WHAT’S so fascinating about the
current research is that Dr Adrian Dyer is one of Australia’s leading bee
experts and his latest research shows that honeybees can learn to recognise
human faces even when seen from different viewpoints. Importantly, the research
could be applied in the areas of new technology, particularly the development
of imaging systems.

“What we have shown is that the bee
brain, which contains less than 1 million neurons, is actually very good at
learning to master complex tasks. Computer and imaging technology programmers
who are working on solving complex visual recognition tasks using minimal
hardware resources will find this research useful,” Dr Dyer said.

“Most current artificial
intelligence (AI) recognition systems perform poorly at reliably recognising
faces from different viewpoints. However the bees have shown they can recognise
novel views of rotated faces using a mechanism of interpolating or image
averaging previously learnt views.”

The findings show that despite the
highly constrained neural resources of the insects (their brains are 0.01 per
cent the size of the human brain) their ability has evolved so that they’re
able to process complex visual recognition tasks.

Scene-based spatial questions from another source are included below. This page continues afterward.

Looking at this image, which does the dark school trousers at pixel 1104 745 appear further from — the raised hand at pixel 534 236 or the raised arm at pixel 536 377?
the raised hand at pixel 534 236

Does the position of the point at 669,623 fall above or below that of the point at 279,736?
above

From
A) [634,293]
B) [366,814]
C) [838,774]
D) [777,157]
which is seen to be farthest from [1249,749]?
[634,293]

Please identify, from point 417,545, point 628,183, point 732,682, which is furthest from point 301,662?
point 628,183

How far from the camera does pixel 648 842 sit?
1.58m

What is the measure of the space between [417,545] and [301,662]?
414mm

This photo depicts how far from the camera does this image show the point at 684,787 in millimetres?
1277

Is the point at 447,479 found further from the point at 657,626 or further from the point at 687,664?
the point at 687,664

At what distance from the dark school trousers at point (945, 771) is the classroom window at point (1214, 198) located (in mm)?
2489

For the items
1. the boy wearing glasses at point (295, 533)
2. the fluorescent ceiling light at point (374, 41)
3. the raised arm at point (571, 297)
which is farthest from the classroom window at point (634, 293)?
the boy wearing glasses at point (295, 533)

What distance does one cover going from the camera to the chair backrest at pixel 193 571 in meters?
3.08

The researchers individually trained
different groups of free-flying bees with a sugar reward for making correct
choices, or alternatively the bees were punished with a bitter tasting solution
for incorrect choices. Faces were presented on a vertical screen and bees
slowly learnt to fly to the correct target faces. Over the course of a day a
bee brain learned a complex task, and then when tested in non-rewarded tests
(to totally excluded cues like olfaction) only bees that had experience
multiple views (e.g. faces at both 0 degrees and 60 degrees) were able to solve
a novel rotational angle of 30 degrees.

Dr Dyer said the discovery helps to
answer a fundamental question about how brains solve complex image rotational
problems by either image averaging or mentally rotating previously learnt

“Bee brains clearly use image
interpolation to solve the problem. In other words, bees that had learnt what a
particular face looked like from two different viewpoints could then recognise
a novel view of this target face. However, bees that had only learnt a single
view could not recognise novel views,” Dr Dyer said.

The study, performed over two years in Australia and Germany
by Dr Dyer with the support of the US Air Force Office of Scientific Research
(AFOSR), and Dr Quoc Vuong from Newcastle
was published in the science journal PLoS ONE.

“The relationships between
different components of the object often dramatically change when viewed from
different angles but it is amazing to find the bees’ brains have evolved clever
mechanisms for problem solving which may help develop improved models for AI face
recognition systems,” Dr Dyer said.

Such systems would be a boon in the
electronic security industry where the challenges faced by fixed angle cameras
when viewing faces at varying angles has pushed face recognition aside as a
real world biometric and investigative technology.